## EXTRAIT CHOISI

⟨

Il contre-attaque en proposant son contre-projet : le Centre mondial de la photographie, dont le coût se chiffrerait à 34 millions d’euros sur dix ans. C’est trop pour l’État qui ne suit pas. D’autant que Maja Hoffmann affiche ses propres ambitions haut et fort : “il ne s’agit pas pour nous de faire des expositions de photo uniquement”. Tout en proposant un compromis : la galerie principale de l’Atelier des Forges sera mise à disposition des Rencontres chaque été par la Luma… en échange d’un loyer “symbolique”.
François Hébel claque la porte
Dont acte. François Hébel annonce sa démission en novembre 2013. Un départ controversé, qui suscite regrets (comme en témoigne sa standing ovation à la conférence de presse des Rencontres de 2014) et interrogations. Après douze ans à la tête des Rencontres, il laisse un festival assaini, au budget en forte augmentation et au public décuplé (près de 100.000 visiteurs attendus cette année), celui-ci fournissant plus du tiers de son revenu. Hébel n’a pas non plus hésité à lever le tabou du mécénat privé, dont la part d’investissement quoique modeste – 18% cette année – n’a cessé de croître.
Son successeur, Sam Stourdzé, 41 ans, vient d’être annoncé. Cet ancien pensionnaire de la Villa Médicis et actuel directeur du Musée de l’Élysée de Lausanne annonce la couleur dans une interview donnée au Monde le 17 avril 2014 : “Arles doit continuer à être le festival des photographes”, précise-t-il, en affichant sa volonté de renouvellement en “travaillant de manière plus expérimentale”. Mais le tropisme avec Maja Hoffmann reste entier, le président des Rencontres Jean-Noël Jeanneney soulignant que “Sam saura, j’en suis sûr, être avec elle dans une proximité distante”.

⟩

## CONTENU PRÉSENTÉ
⟨

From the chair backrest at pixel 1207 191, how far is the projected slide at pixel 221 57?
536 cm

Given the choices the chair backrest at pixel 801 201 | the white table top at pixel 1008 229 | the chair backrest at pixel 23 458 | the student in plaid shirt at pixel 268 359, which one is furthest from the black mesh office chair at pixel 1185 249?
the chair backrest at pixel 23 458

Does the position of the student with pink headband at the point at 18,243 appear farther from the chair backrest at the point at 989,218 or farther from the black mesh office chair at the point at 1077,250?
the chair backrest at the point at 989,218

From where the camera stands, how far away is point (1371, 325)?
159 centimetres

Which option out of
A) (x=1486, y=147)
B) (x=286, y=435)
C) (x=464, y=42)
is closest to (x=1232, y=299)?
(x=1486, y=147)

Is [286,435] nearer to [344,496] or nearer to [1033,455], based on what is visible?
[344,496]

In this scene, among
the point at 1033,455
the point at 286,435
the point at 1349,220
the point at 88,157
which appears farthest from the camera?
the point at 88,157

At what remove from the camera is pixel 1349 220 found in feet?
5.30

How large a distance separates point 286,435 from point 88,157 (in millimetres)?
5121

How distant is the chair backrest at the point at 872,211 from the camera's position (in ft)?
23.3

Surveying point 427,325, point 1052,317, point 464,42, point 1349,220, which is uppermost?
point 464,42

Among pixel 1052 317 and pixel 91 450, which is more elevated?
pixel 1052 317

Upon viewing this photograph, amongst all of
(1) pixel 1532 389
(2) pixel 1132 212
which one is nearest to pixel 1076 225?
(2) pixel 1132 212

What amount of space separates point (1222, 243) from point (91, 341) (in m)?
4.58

⟩

## ÉNONCÉ DU PROBLÈME
Poursuivez l'extrait sur les Rencontres d'Arles et la succession de François Hébel, en reprenant juste après sa dernière phrase.

## RÉPONSE APPORTÉE
Les rencontres d’Arles se poursuivent
La 45e édition des Rencontres, qui se déroulera du 7 juillet au 21 septembre 2014, a donc des allures de chant du cygne : pour Hervé Schiavetti, vice-président des Rencontres et maire PC d’Arles qui vient d’être reconduit dans ses fonctions, “c’est une ère qui s’achève”. Rien d’étonnant à ce que François Hébel intitule le programme de cette année Parade car, comme il le précise, “c’est le dernier défilé avant de plier le chapiteau”. Il promet “un gigantesque cabinet de curiosités” : l’ambiance sera à la nostalgie, et ce d’autant que l’un des fondateurs de ce festival, le photographe Lucien Clergue, 79 ans, sera au rendez-vous. Cette année, une partie des Rencontres se déroulera faute de mieux dans les anciens locaux du siège du Crédit Agricole enjolivé pour l’occasion, un lieu qui a pour lui deux avantages: son emplacement, boulevard des Lices, et son équipement, avec ascenseurs et climatisation.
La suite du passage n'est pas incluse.